After Wilhelm Wundt and Adolph Fick it was in particular Otto Fischer in Leipzig who made the field of “Medical Physics” known, not only by issuing a textbook, but also by numerous scientific publications on the biomechanics of the human musculoskeletal system and joints. He always conducted his research in close cooperation with his medical partner and sponsor, the Leipzig anatomist Wilhelm Braune, and after Braune’s death with the physiologist Carl Ludwig. With his work, Otto Fischer laid the foundation on which the Leipzig Institute for Biophysics, today’s Institute for Medical Physics and Biophysics was established some 50 years later. Its founder was Walter Beier, who was supported by the renowned physiologist Erich Bauereisen. Therefore, the Leipzig Institute for Medical Physics and Biophysics directly continues the tradition of Ernst Heinrich Weber and the organic physicists.

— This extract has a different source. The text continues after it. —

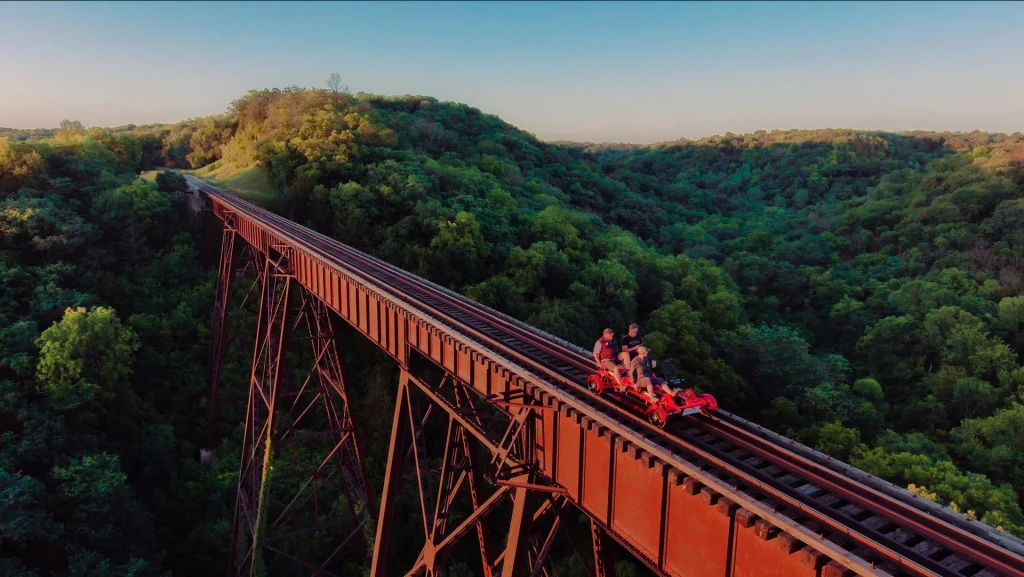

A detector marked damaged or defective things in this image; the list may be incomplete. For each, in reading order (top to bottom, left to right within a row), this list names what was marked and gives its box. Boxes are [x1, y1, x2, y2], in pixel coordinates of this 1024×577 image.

While at the time the Leipzig Institute for Biophysics was founded the term Biophysics was basically referred to as determining the effect of ionising radiation on live systems, the Institute had explicitly committed itself to developing henceforth neglected fields of biophysics, continuing Otto Fischer’s tradition. These include for example examinations on the electrical properties of cells and tissue, the modelling of neural processes in the brain, work on the biomechanics of the blood stream and the skeletal system as well as on characteristics of ageing processes in the human organism. Walter Beier’s textbook “Biophysics”, which was issued in several editions, had a lasting influence on the development of biophysics, especially in our neighboring countries to the east.

In the tradition of Otto Fischer and his textbook “Medical Physics”, which has to be referred to as a classic, the education of medical students in physics was raised to a new level by replacing a low quality physics program in a minor subject with a focussed, application oriented education in Medical Physics and Biophysics. Unfortunately, this concept is no longer supported by the presently valid Medical Licensure Act for medical students. However, in the draft for the new Medical Licensure Act on the integration of the subjects physics, physiology and pathophysiology into a superordinate medical group of subjects, this concept has been explicitly confirmed once again. A newer outline of the education of medical students in physics was initialised by the textbook “Die Physik und ihre Anwendung in Medizin und Biologie” (Physics and its Application in Medicine and Biology) by W. Beier and E. Dörner, which was highly appreciated among medical students.

Professor Beier’s successor as Institute Director was Dr. Klaus Arnold. Under his leadership the institute extended its research work into new areas. The majority of research then focussed on interactions in biological systems on the molecular and cellular levels, diverse examinations of the properties of biomembranes and the application of modern methods of spectroscopy and various NMR techniques, including MRT and MRS in medicine. The high importance of cell membranes for the functioning of cells had already been recognized by Wilhelm Pfeffer, so that classic Leipzig traditions were carried on in this field, too. By the interdisciplinary examination object of cartilage/connective tissue it was possible to include the research of the Institute for Medical Physics and Biophysics into the clinical tasks of the Medical Department. With research projects in the Interdisciplinary Center for Clinical Research, Leipzig, Jena, the graduate college, and the innovation college the Institute of Medical Physics and Biophysics has contributed considerably to determining the research directions of the Universität Leipzig in natural sciences and medicine. A considerable number of publications in renowned journals and multiple dissertations are proof of the fertility of the underlying research concept.

Since October 2008 Prof. Dr. Daniel Huster has been Director of the Institute for Medical Physics and Biophysics.